Apart from being slow, it has also questionable looks with very bright colours and a comic-style font. But behind these looks...there's a system which seems very well thought-out and is intuitive to use for a first time user.

Installation of programs is made easy by an integrated package manager. Everything is graphical and clear, although it can be confusing with many windows opened.

Now I'll have to learn more about Smalltalk and using Squeak before I have a closer look at AIDA/Web and Seaside.

Thursday, 2 April 2009

First stop - Smalltalk

The first frameworks I'll look at will be written in Smalltalk. I set up an old PC (450MHz Celeron, 256MB RAM) with Debian Lenny and installed Squeak and also got an old (1996, pre Squeak) Smalltalk book from the library to learn enough of the language.

A short look at the two available frameworks:

Seaside

This framework differs from others by managing state using continuations, which makes it very interesting. It seems to attract developers as shown by projects such as the CMS pier and the related meta-description framework magritte (If I understand it correctly, it servers to create re-usable models of re-occuring tasks like data validation.). Recent versions advertise a big reduction of memory usage, which seems to have been a problem in the past.

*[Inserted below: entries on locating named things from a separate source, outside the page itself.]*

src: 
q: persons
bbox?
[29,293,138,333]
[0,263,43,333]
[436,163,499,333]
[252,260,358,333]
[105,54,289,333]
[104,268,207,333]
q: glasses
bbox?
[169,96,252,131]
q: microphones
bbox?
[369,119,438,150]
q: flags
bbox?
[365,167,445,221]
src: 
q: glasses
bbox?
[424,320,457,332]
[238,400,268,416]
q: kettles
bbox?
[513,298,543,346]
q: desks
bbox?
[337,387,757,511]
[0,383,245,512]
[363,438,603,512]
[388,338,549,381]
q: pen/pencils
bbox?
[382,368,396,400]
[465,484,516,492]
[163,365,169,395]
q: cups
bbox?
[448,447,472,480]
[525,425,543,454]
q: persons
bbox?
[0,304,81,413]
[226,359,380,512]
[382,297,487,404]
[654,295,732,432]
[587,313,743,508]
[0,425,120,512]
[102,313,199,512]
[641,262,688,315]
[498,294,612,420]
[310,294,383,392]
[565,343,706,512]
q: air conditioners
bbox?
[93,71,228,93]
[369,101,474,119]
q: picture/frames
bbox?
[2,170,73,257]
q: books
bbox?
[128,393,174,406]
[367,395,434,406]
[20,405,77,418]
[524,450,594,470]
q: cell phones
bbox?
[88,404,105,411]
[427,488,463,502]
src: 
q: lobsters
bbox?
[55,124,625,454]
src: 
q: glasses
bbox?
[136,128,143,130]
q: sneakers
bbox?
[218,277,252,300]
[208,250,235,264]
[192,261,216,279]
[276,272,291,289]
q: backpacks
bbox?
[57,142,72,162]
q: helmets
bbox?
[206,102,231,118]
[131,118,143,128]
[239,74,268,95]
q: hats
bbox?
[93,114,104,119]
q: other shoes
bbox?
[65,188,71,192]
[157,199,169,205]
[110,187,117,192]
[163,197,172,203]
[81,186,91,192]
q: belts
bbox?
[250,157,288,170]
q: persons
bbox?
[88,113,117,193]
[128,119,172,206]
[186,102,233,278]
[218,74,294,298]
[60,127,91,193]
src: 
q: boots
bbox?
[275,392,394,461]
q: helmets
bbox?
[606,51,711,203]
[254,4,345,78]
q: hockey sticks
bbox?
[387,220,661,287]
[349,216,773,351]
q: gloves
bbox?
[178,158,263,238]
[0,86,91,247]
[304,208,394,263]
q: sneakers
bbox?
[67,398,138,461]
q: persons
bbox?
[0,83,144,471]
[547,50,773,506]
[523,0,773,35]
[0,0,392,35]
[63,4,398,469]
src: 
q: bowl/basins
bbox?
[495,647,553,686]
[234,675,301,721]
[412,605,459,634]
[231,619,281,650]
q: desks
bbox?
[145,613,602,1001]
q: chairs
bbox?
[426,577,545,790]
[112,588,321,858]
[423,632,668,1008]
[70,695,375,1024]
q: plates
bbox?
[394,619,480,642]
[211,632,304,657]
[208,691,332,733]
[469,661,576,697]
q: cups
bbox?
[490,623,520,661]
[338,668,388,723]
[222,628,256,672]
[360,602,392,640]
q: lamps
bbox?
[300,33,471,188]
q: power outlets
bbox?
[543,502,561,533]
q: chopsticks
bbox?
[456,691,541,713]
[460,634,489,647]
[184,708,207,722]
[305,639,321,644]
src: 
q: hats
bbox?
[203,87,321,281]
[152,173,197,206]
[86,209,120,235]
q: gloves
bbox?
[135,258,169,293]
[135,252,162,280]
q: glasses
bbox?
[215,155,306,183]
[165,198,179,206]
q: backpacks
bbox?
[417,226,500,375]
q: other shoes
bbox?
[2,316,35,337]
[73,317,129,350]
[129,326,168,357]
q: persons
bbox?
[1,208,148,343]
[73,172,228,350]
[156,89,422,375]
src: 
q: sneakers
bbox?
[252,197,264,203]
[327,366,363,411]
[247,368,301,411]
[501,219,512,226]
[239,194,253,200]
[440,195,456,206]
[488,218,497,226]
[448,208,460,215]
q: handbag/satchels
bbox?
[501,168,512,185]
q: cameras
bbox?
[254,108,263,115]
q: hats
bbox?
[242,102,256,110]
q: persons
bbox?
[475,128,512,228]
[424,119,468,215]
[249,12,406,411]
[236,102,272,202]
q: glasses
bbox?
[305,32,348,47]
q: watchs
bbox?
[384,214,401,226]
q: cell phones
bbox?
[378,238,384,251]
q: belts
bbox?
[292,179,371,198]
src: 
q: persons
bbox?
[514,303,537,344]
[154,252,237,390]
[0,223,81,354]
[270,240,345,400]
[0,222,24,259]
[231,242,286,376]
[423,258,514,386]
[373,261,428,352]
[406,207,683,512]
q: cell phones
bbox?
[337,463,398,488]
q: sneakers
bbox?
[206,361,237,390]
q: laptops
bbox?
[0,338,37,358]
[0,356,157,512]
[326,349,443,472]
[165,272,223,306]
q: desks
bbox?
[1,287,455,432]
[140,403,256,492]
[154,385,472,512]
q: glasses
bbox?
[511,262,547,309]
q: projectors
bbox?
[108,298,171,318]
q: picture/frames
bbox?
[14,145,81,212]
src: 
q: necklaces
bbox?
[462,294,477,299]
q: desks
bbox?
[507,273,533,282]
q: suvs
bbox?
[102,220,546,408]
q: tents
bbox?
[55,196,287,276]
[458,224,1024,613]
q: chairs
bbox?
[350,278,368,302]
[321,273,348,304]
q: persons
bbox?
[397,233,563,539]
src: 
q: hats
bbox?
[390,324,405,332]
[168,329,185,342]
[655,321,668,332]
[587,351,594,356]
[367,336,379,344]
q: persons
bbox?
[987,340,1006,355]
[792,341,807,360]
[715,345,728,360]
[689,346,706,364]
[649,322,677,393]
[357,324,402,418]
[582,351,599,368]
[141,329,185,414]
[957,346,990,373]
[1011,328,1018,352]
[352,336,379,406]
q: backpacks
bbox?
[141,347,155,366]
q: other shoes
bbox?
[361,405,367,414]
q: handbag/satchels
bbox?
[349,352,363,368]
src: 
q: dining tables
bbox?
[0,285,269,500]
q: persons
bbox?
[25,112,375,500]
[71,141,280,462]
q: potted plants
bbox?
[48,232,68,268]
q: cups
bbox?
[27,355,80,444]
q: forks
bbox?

20090410: To gain a better understanding of continuations in Seaside, have a look at Julian Fitzell's blog post. It's very interesting, thanks to him for pointing to it.

AIDA/Web

AIDA/Web was first presented in 1996 and still actively in development. It seems to be very mature and powers for instance the Squeak home page. It is based on MVC, supports Ajax and even includes a web server. It advertises integrated session and security support and REST-like urls, but I have yet to find out how they do it. It claims simplicity yet to allow for complex applications, just like the language Smalltalk.

Wednesday, 1 April 2009

Where the journey starts and where it might lead.

We're at day 0 of this project, so let's have a look at where I stand now.

I'm a student of commercial information systems. During my studies and in intern and open source jobs, I've mostly worked with multi-platform or Unix/Linux applications in C/C++, but also touched Java and C#. In the time before, I've briefly worked with XHTML, CSS, PHP and MySQL during an internship, back when nobody really knew what AJAX meant.

About two years ago, due to a strong interest in linguistics, I became interested in functional programming and experimented with languages like Erlang, Haskell and finally Common Lisp.

You should therefore expect lesser known frameworks on my list, written in more obscure languages. This includes Furnace written in Factor or Seaside written in Smalltalk.

Depending on how I like a framework and the language it's written in, I might not write much about it. And I don't know yet what to write, but we're only at day 0 and there's no reason to worry about this now. Let's see, I'm looking forward to this experience.